Research output: Contribution to journalArticle

Abstract

Objective. The purpose of the study is to evaluate the safety and efficacy of multiple cryo lesions in canine pulmonary veins-left atrial junction. Background. The use of radiofrequency to achieve electrical isolation of the pulmonary veins (PVs) has been associated with PV stenosis. No information is currently available concerning the safety and the electrophysiological effects of multiple and consecutive cryo applications at the PV-left atrial junction. Methods. Liquid N2O was delivered into semi-compliant 15 to 22-mm-diameter balloons. In 13 dogs weighing 34 ± 2 kg, one to four consecutive cryo lesions were randomly applied to each PV for 3 minutes in 6-minute intervals. The pre- and post-PV sizes were recorded by angiography. Electrogram activity and pacing thresholds were recorded before and after cryo. PV patency and the PV-atrial tissue characteristics were evaluated grossly and histologically. Results.
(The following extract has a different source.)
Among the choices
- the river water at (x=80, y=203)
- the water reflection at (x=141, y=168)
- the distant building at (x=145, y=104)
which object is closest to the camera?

Pacing capture was not possible with 10 mA postablation in 26/46 (57%) electrodes, and in 20 (43%) electrodes pacing threshold increased from 1.6 ± 1.7 mA to 7.8 ± 3.2 mA. The total elimination of recorded electrograms was noted in 22%, 29%, and 18% following 1, 2, and 3 cryo lesions respectively. After 4 lesions this value increased to 53%. No significant changes in PV diameter were recorded in any of the veins pre vs the terminal study. The PVs and PV-atrial interface tissue were soft, compliant, and without collagen or cartilaginous tissue. There was no hemoptysis in any of the dogs. Conclusion. In this study, cryo balloon technology is effective and safe regardless of the number of lesions applied and the freezing temperatures achieved. Four consecutive cryo applications result in a significant increase in pacing threshold and a decrease in activity of local atrial electrograms.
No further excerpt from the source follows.